Als seine Tochter erneut sprach, zuckte er zusammen. Er war so weit in seinen Gedanken entfernt, dass er ihre Worte nicht gehört hatte.

„Es ist Zeit, zu handeln. Ich werde an der Seite von Bohdan und den anderen Männern kämpfen!“

„Jalite! Das ist nicht Sitte unter den Ranen!“, empörte sich ihr Vater mit besorgtem Blick, aber die junge Frau lachte, als sie ihm antwortete.

„Das stimmt so nicht, und das weißt du auch, Vater! Auch bei den Nordmännern gab es früher Frauen, die wie ein Mann bewaffnet in den Krieg zogen. Denen ging es um Beute und Eroberungen, ich will meine Heimat verteidigen. Oder hast du dich entschlossen, die alten Götter zu verleugnen und dafür den Gott der Christen anzubeten?“

„Jalite! Du lästerst unsere Götter, wenn du solche Fragen dem Hohepriester stellst, der sein Leben ihrer Ehre geweiht hat!“

Die junge Frau warf ihre hellroten Zöpfe über die Schulter und lachte noch einmal laut auf.

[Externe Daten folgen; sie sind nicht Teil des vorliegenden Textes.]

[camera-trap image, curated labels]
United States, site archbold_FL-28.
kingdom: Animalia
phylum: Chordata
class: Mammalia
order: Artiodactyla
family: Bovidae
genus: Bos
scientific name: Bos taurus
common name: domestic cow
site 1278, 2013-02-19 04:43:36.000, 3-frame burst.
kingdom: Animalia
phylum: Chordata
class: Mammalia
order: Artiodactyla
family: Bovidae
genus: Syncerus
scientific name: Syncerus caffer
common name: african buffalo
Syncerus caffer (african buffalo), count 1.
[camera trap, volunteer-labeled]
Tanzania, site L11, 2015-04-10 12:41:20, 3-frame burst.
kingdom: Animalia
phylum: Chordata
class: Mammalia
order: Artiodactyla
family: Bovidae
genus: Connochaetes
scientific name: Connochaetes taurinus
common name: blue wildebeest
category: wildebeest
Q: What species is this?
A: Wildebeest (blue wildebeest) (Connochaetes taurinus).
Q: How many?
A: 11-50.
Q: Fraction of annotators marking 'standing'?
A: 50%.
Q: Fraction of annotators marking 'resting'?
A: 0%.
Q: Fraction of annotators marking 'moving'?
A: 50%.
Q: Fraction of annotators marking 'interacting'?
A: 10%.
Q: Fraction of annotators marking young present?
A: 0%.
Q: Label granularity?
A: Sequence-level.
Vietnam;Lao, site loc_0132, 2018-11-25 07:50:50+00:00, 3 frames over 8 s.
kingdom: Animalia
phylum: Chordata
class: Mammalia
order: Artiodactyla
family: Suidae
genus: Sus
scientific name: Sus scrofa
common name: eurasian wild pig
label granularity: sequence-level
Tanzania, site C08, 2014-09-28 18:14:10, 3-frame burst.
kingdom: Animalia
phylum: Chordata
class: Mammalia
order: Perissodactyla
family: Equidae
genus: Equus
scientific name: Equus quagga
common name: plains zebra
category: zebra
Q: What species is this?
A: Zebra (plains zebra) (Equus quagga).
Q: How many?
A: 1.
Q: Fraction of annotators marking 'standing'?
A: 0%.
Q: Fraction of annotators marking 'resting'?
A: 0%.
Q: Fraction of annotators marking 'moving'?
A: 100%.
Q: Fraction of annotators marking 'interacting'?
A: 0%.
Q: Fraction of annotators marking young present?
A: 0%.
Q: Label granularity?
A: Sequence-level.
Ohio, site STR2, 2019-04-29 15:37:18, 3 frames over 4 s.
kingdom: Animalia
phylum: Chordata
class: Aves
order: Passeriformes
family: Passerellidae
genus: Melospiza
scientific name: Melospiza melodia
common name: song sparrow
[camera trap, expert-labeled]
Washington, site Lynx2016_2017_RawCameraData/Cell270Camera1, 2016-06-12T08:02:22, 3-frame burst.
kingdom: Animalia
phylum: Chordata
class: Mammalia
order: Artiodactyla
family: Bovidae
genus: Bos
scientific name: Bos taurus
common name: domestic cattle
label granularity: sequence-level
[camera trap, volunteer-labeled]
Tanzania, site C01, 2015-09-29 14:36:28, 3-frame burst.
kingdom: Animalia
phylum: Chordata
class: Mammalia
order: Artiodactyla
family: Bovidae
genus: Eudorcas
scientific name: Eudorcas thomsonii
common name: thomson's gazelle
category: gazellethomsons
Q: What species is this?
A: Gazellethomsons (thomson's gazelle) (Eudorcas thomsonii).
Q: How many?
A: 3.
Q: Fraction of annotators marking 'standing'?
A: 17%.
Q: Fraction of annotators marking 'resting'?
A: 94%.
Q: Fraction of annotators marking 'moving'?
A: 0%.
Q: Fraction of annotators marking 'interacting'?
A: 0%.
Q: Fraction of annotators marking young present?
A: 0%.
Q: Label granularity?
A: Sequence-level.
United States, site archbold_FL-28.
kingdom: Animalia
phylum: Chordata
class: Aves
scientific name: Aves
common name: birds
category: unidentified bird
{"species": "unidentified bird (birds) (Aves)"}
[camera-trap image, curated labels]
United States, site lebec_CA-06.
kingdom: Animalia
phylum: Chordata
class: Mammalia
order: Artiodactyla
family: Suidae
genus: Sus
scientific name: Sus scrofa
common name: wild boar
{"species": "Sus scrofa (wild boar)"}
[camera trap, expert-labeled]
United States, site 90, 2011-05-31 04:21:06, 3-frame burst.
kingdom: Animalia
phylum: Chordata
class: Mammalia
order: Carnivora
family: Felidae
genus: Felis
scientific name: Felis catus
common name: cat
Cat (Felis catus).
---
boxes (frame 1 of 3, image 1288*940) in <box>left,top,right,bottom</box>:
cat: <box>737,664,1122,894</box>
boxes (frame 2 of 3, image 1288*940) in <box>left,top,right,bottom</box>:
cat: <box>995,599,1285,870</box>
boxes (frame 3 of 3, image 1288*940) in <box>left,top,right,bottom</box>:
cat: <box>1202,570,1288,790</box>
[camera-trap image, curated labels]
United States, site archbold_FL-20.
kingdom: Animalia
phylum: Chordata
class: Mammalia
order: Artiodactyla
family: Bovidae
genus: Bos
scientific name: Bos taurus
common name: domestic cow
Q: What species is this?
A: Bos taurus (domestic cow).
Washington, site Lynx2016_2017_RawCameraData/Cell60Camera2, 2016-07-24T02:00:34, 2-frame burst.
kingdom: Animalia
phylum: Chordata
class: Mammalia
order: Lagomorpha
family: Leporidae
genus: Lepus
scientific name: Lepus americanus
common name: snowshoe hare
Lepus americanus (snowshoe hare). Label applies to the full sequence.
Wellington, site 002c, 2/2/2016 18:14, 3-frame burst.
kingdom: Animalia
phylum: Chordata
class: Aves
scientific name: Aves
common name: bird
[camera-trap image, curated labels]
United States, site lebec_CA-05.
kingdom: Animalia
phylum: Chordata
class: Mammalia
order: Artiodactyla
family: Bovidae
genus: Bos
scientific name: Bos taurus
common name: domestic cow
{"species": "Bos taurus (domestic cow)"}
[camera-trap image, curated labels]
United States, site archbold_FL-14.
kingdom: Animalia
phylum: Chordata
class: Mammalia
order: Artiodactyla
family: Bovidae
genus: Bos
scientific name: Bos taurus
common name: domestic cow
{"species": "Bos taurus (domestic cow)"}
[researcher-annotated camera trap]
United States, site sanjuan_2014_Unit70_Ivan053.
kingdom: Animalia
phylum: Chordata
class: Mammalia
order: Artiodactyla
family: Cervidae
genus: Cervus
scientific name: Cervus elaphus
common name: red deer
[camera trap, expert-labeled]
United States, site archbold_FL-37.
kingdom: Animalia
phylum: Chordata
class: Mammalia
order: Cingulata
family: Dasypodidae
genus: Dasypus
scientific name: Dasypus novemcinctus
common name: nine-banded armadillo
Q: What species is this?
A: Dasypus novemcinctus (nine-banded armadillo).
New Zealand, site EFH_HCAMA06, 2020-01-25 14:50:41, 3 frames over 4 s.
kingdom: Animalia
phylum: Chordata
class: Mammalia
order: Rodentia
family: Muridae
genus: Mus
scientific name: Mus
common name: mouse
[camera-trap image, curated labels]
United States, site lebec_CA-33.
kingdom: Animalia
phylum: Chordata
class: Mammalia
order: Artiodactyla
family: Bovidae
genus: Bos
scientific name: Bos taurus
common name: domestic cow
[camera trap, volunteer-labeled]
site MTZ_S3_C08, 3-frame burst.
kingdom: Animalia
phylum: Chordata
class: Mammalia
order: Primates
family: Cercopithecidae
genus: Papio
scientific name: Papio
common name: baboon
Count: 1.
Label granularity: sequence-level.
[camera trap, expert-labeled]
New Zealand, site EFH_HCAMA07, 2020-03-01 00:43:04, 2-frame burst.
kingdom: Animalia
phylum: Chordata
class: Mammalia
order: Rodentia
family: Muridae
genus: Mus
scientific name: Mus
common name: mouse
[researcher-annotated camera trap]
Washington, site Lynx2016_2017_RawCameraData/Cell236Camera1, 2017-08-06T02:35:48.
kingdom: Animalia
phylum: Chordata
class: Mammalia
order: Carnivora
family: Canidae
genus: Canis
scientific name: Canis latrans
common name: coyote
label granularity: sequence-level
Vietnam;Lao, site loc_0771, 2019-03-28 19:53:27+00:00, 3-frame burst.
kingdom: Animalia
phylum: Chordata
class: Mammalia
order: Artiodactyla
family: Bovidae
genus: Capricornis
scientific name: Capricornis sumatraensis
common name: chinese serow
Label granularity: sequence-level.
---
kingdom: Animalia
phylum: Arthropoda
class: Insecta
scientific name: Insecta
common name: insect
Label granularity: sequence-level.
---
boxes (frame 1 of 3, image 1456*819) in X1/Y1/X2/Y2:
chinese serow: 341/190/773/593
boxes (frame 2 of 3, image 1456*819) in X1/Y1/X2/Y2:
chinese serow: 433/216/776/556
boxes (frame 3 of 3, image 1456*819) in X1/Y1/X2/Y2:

„Na, dann wirst du erleben, wie deine Tochter in den Reihen der Krieger steht und unser oberster Gott und Kriegsgott Svantevit uns alle schützt! Wo die Frauen zu den Waffen greifen, sind die Götter auf unserer Seite, Vater – es geht nicht nur um unsere Freiheit, es geht um unseren Glauben! Du selbst hast mir oft von Heinrich und Waldemar erzählt und gesagt, sie werden nicht eher ruhen, als bis sie alle Völker unterworfen haben und ihnen ihren Glauben aufzwingen. Soll ich da tatenlos dabeistehen?“

Deutlich sah Jalite, wie es im Gesicht ihres Vaters arbeitete.

„Ich glaube nicht, dass Fürst Jaromar unsere Festung Charenza dem Feind überlässt. Damals, als man uns zwang, nach Lubeca (Lübeck) zu fahren und den Lehenseid auf Herzog Heinrich zu leisten, bekam ich einen guten Eindruck von den Herrschern. Weder Heinrich noch Waldemar geben in einem Punkt nach, und der ständige Streit über ihre Gebiete hat uns eine Weile gesichert. Jetzt scheint die Zeit gekommen zu sein, wo beide ihren Versuch, uns zu unterwerfen, erneuern.“

Jalite griff nach der Hand ihres Vaters. „Du hast die Zeichen gesehen und kannst sie deuten. Was sagt Svantevit, Vater?“

Der alte Priester konnte den bohrenden Blick seiner Tochter nicht lange Zeit ertragen, dann senkte er die Augen.

„Vater?“

„Wir werden untergehen, Jalite“, antwortete Orlaw mit fast tonloser Stimme.